This year, I’m going back to the origins of the Declaration of Independence and the Second Continental Congress, by taking a look at the Continental Association which was ratified by the First Continental Congress in 1774. The first two provisions are remarkable:
1. That from and after the first day of December next, we will not import into British America, from Great Britain or Ireland, any Goods, Wares, or Merchandises whatsoever, or from any other place, any such Goods, Wares, or Merchandises as shall have been exported from Great Britain or Ireland; nor will we, after that day, import any East India Tea from any part of the World; nor any Molasses, Syrups, Paneles, Coffee, or Pimento, from the British Plantations or from Dominica; nor Wines from Madeira, or the Western Islands; nor Foreign Indigo.
2. That we will neither import nor purchase any Slave imported after the first day of December next; after which time we will wholly discontinue the Slave Trade, and will neither be concerned in it ourselves, nor will we hire our vessels, nor sell our Commodities or Manufactures to those who are concerned in it.
From these two initial paragraphs, I draw two observations:
- American Independence started as a Boycott movement. This tool of political action is popular to this day.
- American Independence could have ended slavery much earlier. Unfortunately they changed their minds between 1774 and 1776.

Records
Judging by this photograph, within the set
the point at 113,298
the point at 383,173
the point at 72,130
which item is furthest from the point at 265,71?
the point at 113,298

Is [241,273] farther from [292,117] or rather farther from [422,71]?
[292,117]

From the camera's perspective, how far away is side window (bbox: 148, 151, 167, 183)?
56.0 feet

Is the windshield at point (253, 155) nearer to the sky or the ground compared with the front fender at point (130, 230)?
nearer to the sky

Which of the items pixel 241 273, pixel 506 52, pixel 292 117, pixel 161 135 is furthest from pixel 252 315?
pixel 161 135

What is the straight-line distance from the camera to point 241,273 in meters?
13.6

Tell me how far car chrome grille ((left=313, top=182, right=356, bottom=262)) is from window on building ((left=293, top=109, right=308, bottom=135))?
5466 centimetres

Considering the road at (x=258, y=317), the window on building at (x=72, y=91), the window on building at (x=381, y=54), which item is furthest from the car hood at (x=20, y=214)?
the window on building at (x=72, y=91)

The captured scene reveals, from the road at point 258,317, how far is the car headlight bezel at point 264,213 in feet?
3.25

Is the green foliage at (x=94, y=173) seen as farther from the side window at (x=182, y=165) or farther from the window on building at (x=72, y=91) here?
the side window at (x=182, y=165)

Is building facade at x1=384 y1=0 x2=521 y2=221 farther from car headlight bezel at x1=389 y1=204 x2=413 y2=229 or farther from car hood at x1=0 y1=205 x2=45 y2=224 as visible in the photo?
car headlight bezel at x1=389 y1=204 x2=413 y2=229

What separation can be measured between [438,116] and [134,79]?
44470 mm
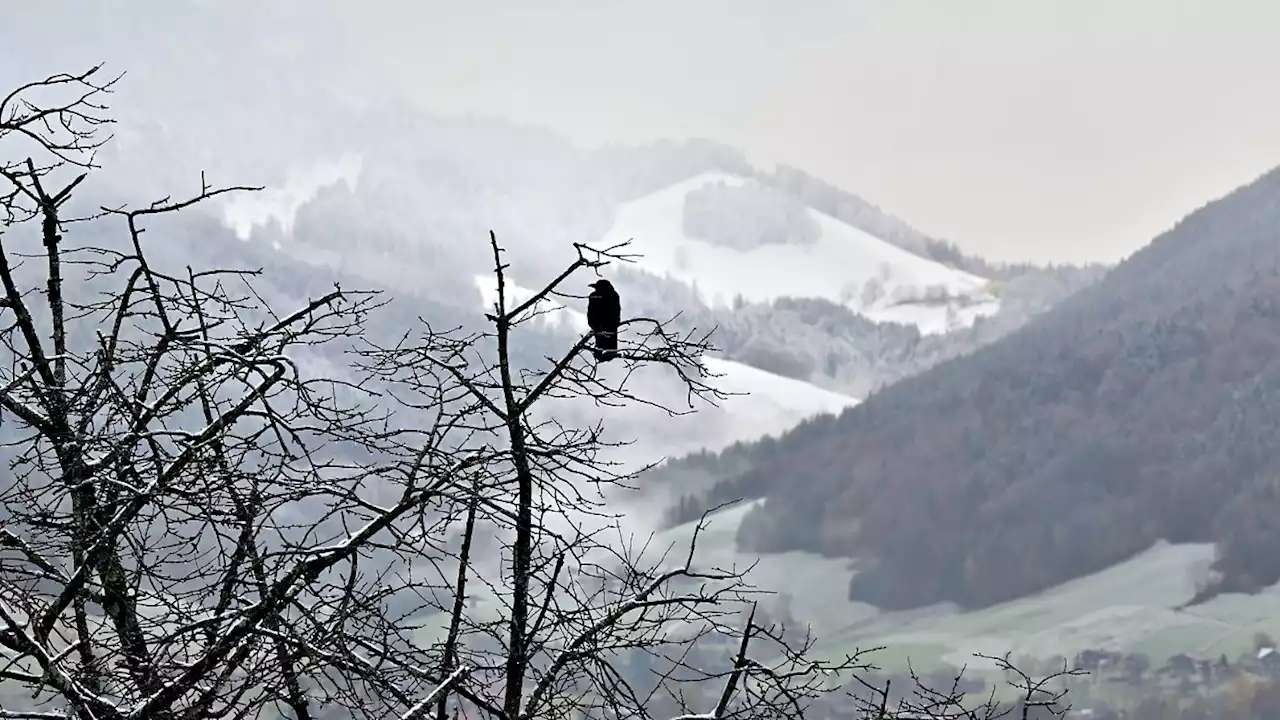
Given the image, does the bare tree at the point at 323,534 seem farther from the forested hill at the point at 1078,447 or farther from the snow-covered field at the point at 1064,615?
the forested hill at the point at 1078,447

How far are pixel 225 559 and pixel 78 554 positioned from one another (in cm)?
54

Task statement
Reproduce the passage on the Continental Association above, verbatim, from "From these two" to "to this day.".

Answer in full
From these two initial paragraphs, I draw two observations:
- American Independence started as a Boycott movement. This tool of political action is popular to this day.